TEXT
%%

# German soldiers preserved in World War I shelter discovered after nearly 100 years



## micropage7 (Mar 3, 2012)

The men were part of a larger group of 34 who were buried alive when an Allied shell exploded above the tunnel in 1918 causing it to cave in.

Thirteen bodies were recovered from the underground shelter but the remaining men had to be left under a mountain of mud as it was too dangerous to retrieve them.

Nearly a century later French archaeologists stumbled upon the mass grave on the former Western Front during excavation work for a road building project.

Many of the skeletal remains were found in the same positions the men had been in at the time of the collapse, prompting experts to liken the scene to Pompeii.

A number of the soldiers were discovered sitting upright on a bench, one was lying in his bed and another was in the foetal position having been thrown down a flight of stairs. 

As well as the bodies, poignant personal effects such as boots, helmets, weapons, wine bottles, spectacles, wallets, pipes, cigarette cases and pocket books were also found.

Even the skeleton of a goat was found, assumed to be a source of fresh milk for the soldiers.

Archaeologists believe the items were so well preserved because hardly any air, water or lights had penetrated the trench.

The 300ft long tunnel was located 18ft beneath the surface near the small town of Carspach in the Alsace region in France.

%%

INPUT

%%

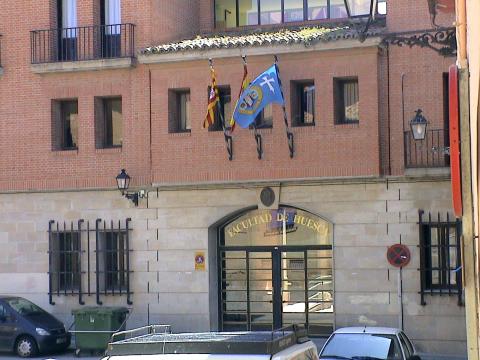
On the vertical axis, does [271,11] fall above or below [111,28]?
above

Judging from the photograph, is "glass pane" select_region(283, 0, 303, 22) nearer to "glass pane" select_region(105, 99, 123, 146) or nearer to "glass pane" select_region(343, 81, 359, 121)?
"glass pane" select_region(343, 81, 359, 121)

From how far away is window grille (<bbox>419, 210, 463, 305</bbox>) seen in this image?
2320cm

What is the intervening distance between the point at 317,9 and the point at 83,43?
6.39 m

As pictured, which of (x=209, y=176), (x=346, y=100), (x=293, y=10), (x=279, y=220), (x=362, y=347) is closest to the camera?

%%

WORK TO COMPLETE
1 – In the text about the World War I shelter, near which town was the tunnel located?
2 – Reproduce every line of the records word for word, but omit the pictures.

RESULTS OF THE TASKS
1 – Near the small town of Carspach, in the Alsace region of France.

2 –
On the vertical axis, does [271,11] fall above or below [111,28]?
above

Judging from the photograph, is "glass pane" select_region(283, 0, 303, 22) nearer to "glass pane" select_region(105, 99, 123, 146) or nearer to "glass pane" select_region(343, 81, 359, 121)?
"glass pane" select_region(343, 81, 359, 121)

From how far away is window grille (<bbox>419, 210, 463, 305</bbox>) seen in this image?
2320cm

What is the intervening distance between the point at 317,9 and the point at 83,43?
6.39 m

As pictured, which of (x=209, y=176), (x=346, y=100), (x=293, y=10), (x=279, y=220), (x=362, y=347) is closest to the camera?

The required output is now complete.